Medlantic and Merrill first maintain that Barbour failed to establish a prima facie case of discrimination because he did not demonstrate that he was qualified for the Director's position. They also argue that, even assuming Barbour established a prima facie case, the evidence of legitimate nondiscriminatory reasons for not hiring him was overwhelming. We disagree.
Although defendants argue that Barbour was not qualified because he lacked significant private-sector experience, the jury reasonably could have determined, from the evidence before it, including the original job description and the fact that Barbour progressed to the final round of interviews, that Barbour was qualified and that private sector experience was not an absolute prerequisite.

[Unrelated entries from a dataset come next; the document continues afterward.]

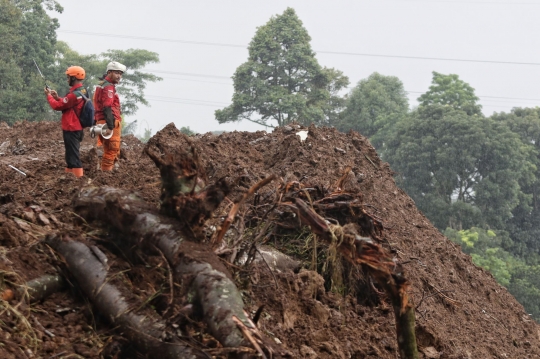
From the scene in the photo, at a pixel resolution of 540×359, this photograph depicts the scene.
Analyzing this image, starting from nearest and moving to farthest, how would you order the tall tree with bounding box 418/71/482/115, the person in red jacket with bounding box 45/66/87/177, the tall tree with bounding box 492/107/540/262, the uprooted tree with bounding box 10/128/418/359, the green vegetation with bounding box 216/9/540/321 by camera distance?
the uprooted tree with bounding box 10/128/418/359 < the person in red jacket with bounding box 45/66/87/177 < the green vegetation with bounding box 216/9/540/321 < the tall tree with bounding box 492/107/540/262 < the tall tree with bounding box 418/71/482/115

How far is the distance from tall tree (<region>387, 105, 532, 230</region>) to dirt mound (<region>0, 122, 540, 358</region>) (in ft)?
106

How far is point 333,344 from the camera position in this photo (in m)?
4.93

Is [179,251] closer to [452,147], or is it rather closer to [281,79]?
[452,147]

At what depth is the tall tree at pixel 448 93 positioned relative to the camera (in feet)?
168

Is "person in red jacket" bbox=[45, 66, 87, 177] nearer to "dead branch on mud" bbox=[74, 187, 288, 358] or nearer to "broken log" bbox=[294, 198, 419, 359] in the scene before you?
"dead branch on mud" bbox=[74, 187, 288, 358]

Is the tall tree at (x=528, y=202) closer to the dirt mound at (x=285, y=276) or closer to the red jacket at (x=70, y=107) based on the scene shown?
the dirt mound at (x=285, y=276)

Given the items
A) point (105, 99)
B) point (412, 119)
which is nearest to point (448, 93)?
point (412, 119)

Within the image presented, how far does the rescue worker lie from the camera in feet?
29.0

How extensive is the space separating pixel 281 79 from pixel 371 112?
10058 mm

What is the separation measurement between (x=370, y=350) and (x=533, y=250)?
42792mm

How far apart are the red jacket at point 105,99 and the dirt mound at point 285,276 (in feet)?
2.60

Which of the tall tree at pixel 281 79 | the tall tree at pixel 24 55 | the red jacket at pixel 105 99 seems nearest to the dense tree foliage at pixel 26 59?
the tall tree at pixel 24 55

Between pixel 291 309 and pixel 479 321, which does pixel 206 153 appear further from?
pixel 291 309

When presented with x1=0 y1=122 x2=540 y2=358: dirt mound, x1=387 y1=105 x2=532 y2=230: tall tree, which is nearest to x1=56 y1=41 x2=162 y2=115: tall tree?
x1=387 y1=105 x2=532 y2=230: tall tree
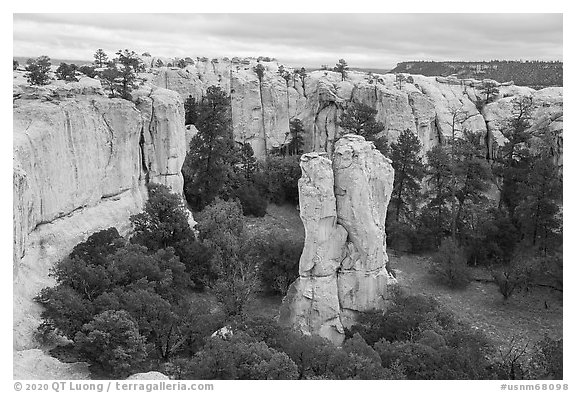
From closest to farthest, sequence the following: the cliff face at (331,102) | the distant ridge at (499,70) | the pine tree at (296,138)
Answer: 1. the cliff face at (331,102)
2. the pine tree at (296,138)
3. the distant ridge at (499,70)

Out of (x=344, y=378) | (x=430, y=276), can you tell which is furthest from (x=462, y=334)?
(x=430, y=276)

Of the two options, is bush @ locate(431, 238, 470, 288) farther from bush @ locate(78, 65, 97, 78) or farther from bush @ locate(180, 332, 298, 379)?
bush @ locate(78, 65, 97, 78)

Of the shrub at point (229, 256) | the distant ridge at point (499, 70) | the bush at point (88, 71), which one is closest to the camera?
the shrub at point (229, 256)

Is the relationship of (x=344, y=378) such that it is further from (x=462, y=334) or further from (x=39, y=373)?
(x=39, y=373)

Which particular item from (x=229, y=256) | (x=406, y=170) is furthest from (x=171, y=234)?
(x=406, y=170)

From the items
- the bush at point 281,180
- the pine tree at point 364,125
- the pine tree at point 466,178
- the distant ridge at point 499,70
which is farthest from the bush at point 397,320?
the distant ridge at point 499,70

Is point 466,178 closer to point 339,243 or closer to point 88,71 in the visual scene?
point 339,243

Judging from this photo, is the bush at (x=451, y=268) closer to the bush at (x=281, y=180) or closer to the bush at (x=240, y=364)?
the bush at (x=281, y=180)
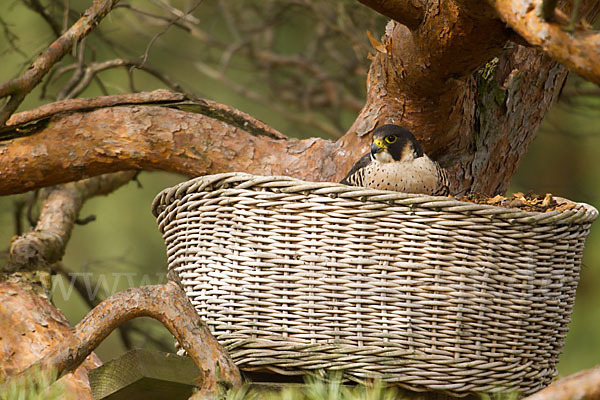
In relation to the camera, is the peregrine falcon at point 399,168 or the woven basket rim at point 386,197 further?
the peregrine falcon at point 399,168

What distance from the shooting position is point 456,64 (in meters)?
2.05

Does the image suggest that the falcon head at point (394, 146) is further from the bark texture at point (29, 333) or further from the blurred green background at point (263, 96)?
the blurred green background at point (263, 96)

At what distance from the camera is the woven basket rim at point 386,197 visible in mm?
1690

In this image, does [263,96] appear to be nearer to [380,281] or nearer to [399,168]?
[399,168]

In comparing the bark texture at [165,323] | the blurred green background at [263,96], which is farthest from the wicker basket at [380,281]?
the blurred green background at [263,96]

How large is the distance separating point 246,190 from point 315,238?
211 millimetres

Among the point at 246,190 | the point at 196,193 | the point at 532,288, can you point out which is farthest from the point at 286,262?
the point at 532,288

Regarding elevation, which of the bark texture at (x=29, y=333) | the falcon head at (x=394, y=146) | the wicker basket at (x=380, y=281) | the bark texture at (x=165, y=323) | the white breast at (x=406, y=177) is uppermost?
the falcon head at (x=394, y=146)

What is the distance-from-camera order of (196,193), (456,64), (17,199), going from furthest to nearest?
(17,199) < (456,64) < (196,193)

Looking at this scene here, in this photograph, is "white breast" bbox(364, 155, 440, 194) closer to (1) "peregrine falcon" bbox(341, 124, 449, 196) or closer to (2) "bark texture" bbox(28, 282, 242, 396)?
(1) "peregrine falcon" bbox(341, 124, 449, 196)

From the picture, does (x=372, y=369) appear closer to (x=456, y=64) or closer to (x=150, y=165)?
(x=456, y=64)

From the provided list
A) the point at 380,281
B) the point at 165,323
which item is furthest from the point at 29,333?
the point at 380,281

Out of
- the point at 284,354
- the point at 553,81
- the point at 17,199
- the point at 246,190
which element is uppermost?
the point at 553,81

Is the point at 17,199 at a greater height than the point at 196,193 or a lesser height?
lesser
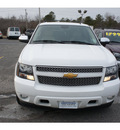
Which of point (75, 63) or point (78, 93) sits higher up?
point (75, 63)

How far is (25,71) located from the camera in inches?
112

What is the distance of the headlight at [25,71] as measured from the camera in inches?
110

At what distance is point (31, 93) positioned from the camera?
271 centimetres

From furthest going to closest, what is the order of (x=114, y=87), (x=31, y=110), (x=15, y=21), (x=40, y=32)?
(x=15, y=21) < (x=40, y=32) < (x=31, y=110) < (x=114, y=87)

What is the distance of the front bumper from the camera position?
8.71 feet

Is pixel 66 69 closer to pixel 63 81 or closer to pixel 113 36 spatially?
pixel 63 81

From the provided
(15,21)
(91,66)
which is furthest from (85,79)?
(15,21)

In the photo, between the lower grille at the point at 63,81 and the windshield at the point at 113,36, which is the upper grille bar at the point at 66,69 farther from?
the windshield at the point at 113,36

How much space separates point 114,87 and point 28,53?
175 centimetres

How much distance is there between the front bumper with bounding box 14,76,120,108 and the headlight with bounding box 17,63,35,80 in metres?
0.08

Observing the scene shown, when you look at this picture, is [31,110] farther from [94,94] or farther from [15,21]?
[15,21]

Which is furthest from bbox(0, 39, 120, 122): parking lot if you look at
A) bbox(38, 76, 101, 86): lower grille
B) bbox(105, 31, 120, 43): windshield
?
bbox(105, 31, 120, 43): windshield

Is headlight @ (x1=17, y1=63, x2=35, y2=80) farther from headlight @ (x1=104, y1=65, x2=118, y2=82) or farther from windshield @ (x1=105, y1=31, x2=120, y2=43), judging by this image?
windshield @ (x1=105, y1=31, x2=120, y2=43)

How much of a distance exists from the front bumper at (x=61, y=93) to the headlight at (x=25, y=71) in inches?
3.1
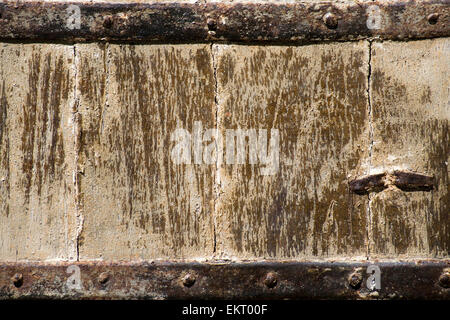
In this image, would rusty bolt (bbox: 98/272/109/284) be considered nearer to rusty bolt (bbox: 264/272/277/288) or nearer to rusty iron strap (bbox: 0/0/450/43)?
rusty bolt (bbox: 264/272/277/288)

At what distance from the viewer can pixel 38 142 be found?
1.00 metres

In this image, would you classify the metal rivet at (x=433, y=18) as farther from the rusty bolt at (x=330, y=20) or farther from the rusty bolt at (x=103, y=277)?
the rusty bolt at (x=103, y=277)

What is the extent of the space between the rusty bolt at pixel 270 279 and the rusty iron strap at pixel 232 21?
18.1 inches

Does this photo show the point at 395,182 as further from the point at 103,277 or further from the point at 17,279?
the point at 17,279

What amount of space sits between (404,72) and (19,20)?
76 centimetres

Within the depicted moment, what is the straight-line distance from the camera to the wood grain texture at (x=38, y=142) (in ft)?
3.25

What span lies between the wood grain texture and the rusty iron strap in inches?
2.4

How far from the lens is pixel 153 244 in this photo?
1003 millimetres

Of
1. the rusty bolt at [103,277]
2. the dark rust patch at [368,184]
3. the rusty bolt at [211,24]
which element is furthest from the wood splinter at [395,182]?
the rusty bolt at [103,277]

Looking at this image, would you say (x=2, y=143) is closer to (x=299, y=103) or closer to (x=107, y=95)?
(x=107, y=95)

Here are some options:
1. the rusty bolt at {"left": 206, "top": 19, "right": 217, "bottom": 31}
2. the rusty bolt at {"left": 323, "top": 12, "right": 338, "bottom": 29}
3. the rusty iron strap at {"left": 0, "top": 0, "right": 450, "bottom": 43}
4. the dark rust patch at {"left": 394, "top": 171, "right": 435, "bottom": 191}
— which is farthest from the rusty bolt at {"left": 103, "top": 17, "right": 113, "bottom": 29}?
the dark rust patch at {"left": 394, "top": 171, "right": 435, "bottom": 191}

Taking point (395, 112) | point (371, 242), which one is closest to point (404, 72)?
point (395, 112)

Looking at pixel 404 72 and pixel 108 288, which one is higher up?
pixel 404 72

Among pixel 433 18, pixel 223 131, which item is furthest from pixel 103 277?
pixel 433 18
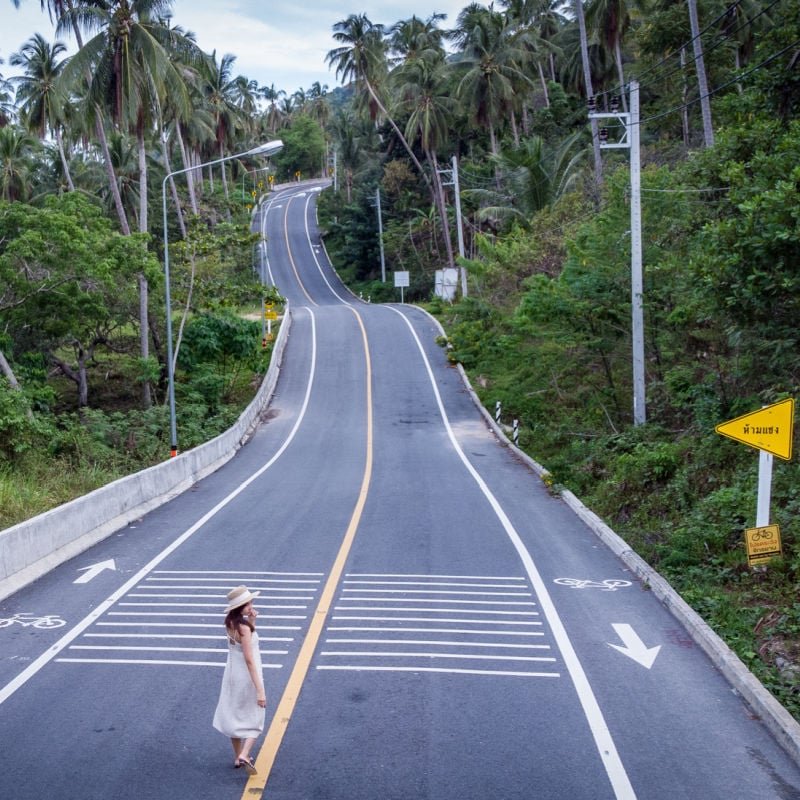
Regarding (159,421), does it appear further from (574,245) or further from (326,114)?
(326,114)

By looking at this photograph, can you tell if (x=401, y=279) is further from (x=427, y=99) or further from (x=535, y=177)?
(x=535, y=177)

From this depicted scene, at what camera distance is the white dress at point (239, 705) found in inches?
264

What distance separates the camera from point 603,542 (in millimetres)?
15828

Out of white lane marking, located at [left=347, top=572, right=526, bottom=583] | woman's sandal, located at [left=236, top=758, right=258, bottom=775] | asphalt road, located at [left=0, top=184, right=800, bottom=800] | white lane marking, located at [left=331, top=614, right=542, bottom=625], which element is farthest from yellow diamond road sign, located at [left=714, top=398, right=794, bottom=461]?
woman's sandal, located at [left=236, top=758, right=258, bottom=775]

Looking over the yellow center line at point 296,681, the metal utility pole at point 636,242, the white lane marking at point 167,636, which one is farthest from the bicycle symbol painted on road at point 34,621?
the metal utility pole at point 636,242

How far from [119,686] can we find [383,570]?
17.8 ft

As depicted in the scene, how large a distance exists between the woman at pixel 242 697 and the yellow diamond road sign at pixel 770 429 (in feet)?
24.8

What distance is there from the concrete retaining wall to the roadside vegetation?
1.11 meters

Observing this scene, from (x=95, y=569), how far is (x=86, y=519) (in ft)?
7.72

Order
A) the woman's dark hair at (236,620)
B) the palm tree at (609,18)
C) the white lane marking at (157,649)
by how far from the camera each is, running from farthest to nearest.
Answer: the palm tree at (609,18), the white lane marking at (157,649), the woman's dark hair at (236,620)

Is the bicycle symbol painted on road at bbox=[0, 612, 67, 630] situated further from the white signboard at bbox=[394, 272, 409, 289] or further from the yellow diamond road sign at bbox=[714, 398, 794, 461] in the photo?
the white signboard at bbox=[394, 272, 409, 289]

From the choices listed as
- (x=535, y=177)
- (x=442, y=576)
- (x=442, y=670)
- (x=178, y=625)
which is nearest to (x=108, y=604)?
(x=178, y=625)

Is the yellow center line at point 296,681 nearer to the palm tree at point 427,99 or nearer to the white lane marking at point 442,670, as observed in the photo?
the white lane marking at point 442,670

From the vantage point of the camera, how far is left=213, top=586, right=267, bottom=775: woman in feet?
22.0
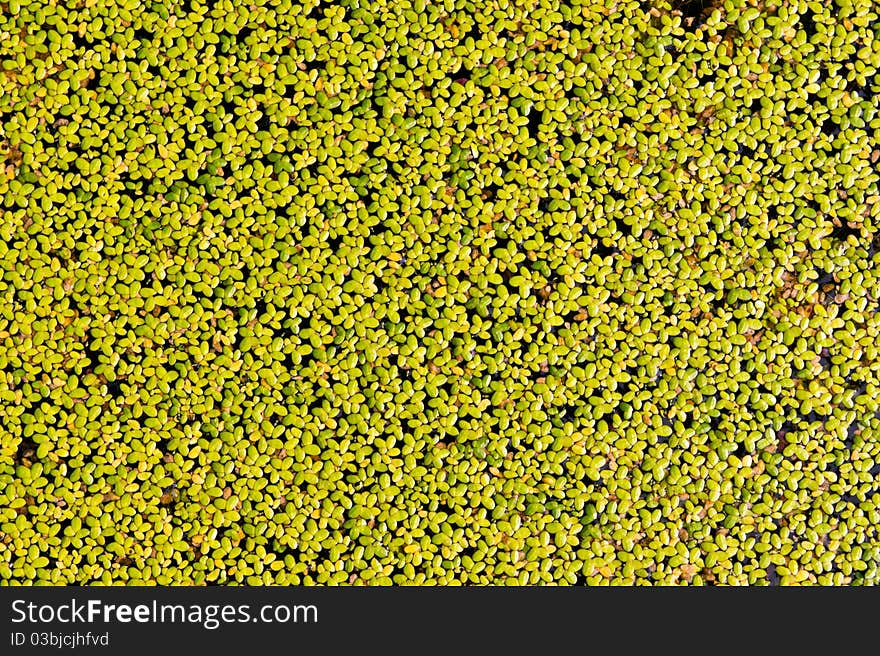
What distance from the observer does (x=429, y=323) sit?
56.2 inches

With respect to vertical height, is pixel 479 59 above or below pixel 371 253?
above

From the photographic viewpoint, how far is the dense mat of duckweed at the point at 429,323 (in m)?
1.42

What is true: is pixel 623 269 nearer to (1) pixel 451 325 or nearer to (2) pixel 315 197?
(1) pixel 451 325

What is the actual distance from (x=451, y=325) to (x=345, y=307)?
0.22 metres

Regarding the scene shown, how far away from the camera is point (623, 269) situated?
144 cm

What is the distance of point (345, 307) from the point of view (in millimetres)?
1428

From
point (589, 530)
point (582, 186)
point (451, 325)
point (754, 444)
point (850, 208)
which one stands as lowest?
point (589, 530)

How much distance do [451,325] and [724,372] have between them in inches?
22.0

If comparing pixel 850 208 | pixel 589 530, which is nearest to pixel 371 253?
pixel 589 530

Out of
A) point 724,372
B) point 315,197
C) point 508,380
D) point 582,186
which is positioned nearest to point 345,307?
point 315,197

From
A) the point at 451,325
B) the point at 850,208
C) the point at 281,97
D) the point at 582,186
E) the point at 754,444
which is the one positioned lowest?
the point at 754,444

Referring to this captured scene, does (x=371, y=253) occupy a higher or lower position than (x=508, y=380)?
higher

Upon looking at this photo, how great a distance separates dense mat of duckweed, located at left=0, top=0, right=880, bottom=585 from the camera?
1425 mm

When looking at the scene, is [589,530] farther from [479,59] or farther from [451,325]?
[479,59]
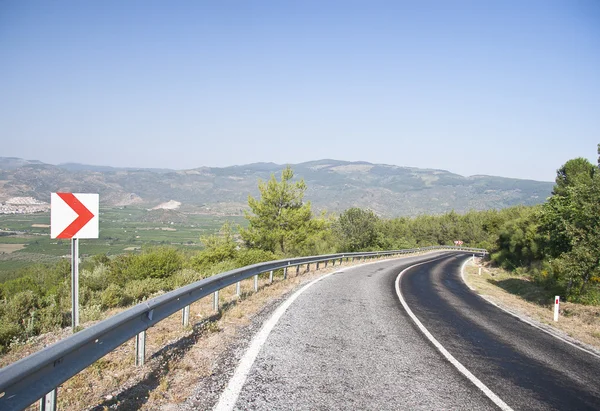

Similarly, after hearing testimony about Barbour's background and experience, about Merrill's assessments of Barbour's abilities, and about Medlantic's decision to hire Shoup notwithstanding his lack of the educational prerequisites Medlantic initially described as required for the job, the jury reasonably could have rejected Medlantic's proffered nondiscriminatory reasons for not hiring Barbour.
As Medlantic and Merrill next argue, however, this was not enough. In light of the Supreme Court's recent decision in St. Mary's Honor Ctr. v. Hicks, 509 U.S. 502, 113 S.Ct. 2742, 125 L.Ed.2d 407 (1993), the jury must also have reasonably concluded that the proffered nondiscriminatory reasons were a pretext for discrimination against Barbour. See id. at ----, 113 S.Ct. at 2752. But Medlantic and Merrill misconstrue the impact of this requirement, claiming as the central argument of their appeal that because Barbour “failed to introduce even a shred of evidence that even remotely suggests that race played a role” in his rejection, the jury could not have reached this conclusion and therefore the district court improperly denied their motion for judgment as a matter of law. As Hicks explained, a factfinder's rejection of the employer's nondiscriminatory reasons, while not sufficient to compel a finding of discrimination, nonetheless suffices to permit such a finding. Id. at ----, 113 S.Ct. at 2749. According to Hicks, a plaintiff need only establish a prima facie case and introduce evidence sufficient to discredit the defendant's proffered nondiscriminatory reasons; at that point, the factfinder, if so persuaded, may infer discrimination. Id.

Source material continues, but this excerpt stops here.